═════ EXTRACTED TEXT

Global Energy Monitor
- Abbreviation: GEM
- Formation: 2007
- Type: Non-governmental organization
- Legal status: 501(c)(3) organization
- Purpose: Research and analysis
- Location: San Francisco, California, United States;
- Region served: Worldwide
- Executive Director: Justin Locke
- Staff: 80-90
- Website: globalenergymonitor.org
- Formerly called: Coalswarm

= Global Energy Monitor =

American non-governmental organization

Global Energy Monitor (GEM) is a San Francisco–based non-governmental organization which catalogs fossil fuel and renewable energy projects worldwide. GEM shares information in support of clean energy and its data and reports on energy trends are widely cited by governments, media, and academic researchers.

== History ==
Global Energy Monitor was founded in 2007 by writer and environmentalist Ted Nace. Originally named "Coalswarm" and affiliated with Earth Island Institute, the organization created a tracker database of global coal-fired power stations that became "widely respected" by academic researchers, media outlets, and governments. In 2018, GEM became an independent organization and expanded coverage to include natural gas pipelines, steel plants, coal mines, oil and gas extraction sites and renewable energy infrastructures.

== Research ==
Global Energy Monitor produces information about energy infrastructures through datasets, maps, and online profiles of specific energy projects housed on its GEM.Wiki platform. The model has been commended for improving transparency and accuracy for climate governance.

══════════

**CHALLENGE 1:** Format the records as a JSON list of strings, one string per line and no blank lines, covering the lines from the one that contains "How great a" through the end of the records, inclusive.

═════ RECORDS FOR THE EXERCISE

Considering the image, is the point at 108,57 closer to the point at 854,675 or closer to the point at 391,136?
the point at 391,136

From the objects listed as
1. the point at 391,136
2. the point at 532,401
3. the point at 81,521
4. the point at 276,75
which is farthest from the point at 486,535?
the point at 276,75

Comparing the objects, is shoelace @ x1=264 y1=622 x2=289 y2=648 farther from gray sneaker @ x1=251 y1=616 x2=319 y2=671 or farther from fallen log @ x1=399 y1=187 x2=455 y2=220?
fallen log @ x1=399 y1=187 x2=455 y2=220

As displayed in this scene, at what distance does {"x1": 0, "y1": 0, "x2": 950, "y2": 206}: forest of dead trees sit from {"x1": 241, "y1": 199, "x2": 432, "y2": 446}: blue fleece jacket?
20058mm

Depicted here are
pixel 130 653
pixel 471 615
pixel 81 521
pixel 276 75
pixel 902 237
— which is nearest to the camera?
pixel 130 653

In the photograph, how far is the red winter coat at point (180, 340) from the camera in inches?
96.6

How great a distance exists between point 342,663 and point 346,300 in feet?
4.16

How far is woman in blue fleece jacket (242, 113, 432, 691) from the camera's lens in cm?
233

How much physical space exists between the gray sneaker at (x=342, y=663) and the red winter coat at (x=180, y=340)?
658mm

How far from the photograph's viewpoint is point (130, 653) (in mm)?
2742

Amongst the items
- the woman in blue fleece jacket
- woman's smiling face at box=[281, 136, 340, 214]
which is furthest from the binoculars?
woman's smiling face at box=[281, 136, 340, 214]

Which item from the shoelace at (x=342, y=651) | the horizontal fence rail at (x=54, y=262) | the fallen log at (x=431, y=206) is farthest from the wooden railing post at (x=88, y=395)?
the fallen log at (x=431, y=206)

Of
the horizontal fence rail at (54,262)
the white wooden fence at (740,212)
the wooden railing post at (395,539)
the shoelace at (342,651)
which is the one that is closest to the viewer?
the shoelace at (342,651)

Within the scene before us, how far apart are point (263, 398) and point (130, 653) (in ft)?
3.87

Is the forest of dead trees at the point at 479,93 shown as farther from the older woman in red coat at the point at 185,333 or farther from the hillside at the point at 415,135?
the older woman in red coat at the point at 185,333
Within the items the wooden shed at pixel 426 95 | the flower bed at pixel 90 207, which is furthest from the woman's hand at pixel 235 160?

══════════

**CHALLENGE 2:** Please rewrite the Global Energy Monitor text between "Global Energy Monitor (GEM)" and "renewable energy infrastructures.", inclusive, replacing "widely cited" with "frequently cited".

**CORRECT RESULT 1:**
[
  "How great a distance exists between point 342,663 and point 346,300 in feet?",
  "4.16",
  "How far is woman in blue fleece jacket (242, 113, 432, 691) from the camera's lens in cm?",
  "233",
  "How much physical space exists between the gray sneaker at (x=342, y=663) and the red winter coat at (x=180, y=340)?",
  "658mm",
  "How far from the photograph's viewpoint is point (130, 653) (in mm)?",
  "2742",
  "Amongst the items",
  "- the woman in blue fleece jacket",
  "- woman's smiling face at box=[281, 136, 340, 214]",
  "which is furthest from the binoculars?",
  "woman's smiling face at box=[281, 136, 340, 214]",
  "Which item from the shoelace at (x=342, y=651) | the horizontal fence rail at (x=54, y=262) | the fallen log at (x=431, y=206) is farthest from the wooden railing post at (x=88, y=395)?",
  "the fallen log at (x=431, y=206)",
  "Of",
  "the horizontal fence rail at (54,262)",
  "the white wooden fence at (740,212)",
  "the wooden railing post at (395,539)",
  "the shoelace at (342,651)",
  "which is the one that is closest to the viewer?",
  "the shoelace at (342,651)",
  "Within the scene before us, how far apart are point (263, 398) and point (130, 653) (in ft)?",
  "3.87",
  "Is the forest of dead trees at the point at 479,93 shown as farther from the older woman in red coat at the point at 185,333 or farther from the hillside at the point at 415,135?",
  "the older woman in red coat at the point at 185,333",
  "Within the items the wooden shed at pixel 426 95 | the flower bed at pixel 90 207, which is furthest from the woman's hand at pixel 235 160?"
]

**CORRECT RESULT 2:**
Global Energy Monitor (GEM) is a San Francisco–based non-governmental organization which catalogs fossil fuel and renewable energy projects worldwide. GEM shares information in support of clean energy and its data and reports on energy trends are frequently cited by governments, media, and academic researchers.

== History ==
Global Energy Monitor was founded in 2007 by writer and environmentalist Ted Nace. Originally named "Coalswarm" and affiliated with Earth Island Institute, the organization created a tracker database of global coal-fired power stations that became "widely respected" by academic researchers, media outlets, and governments. In 2018, GEM became an independent organization and expanded coverage to include natural gas pipelines, steel plants, coal mines, oil and gas extraction sites and renewable energy infrastructures.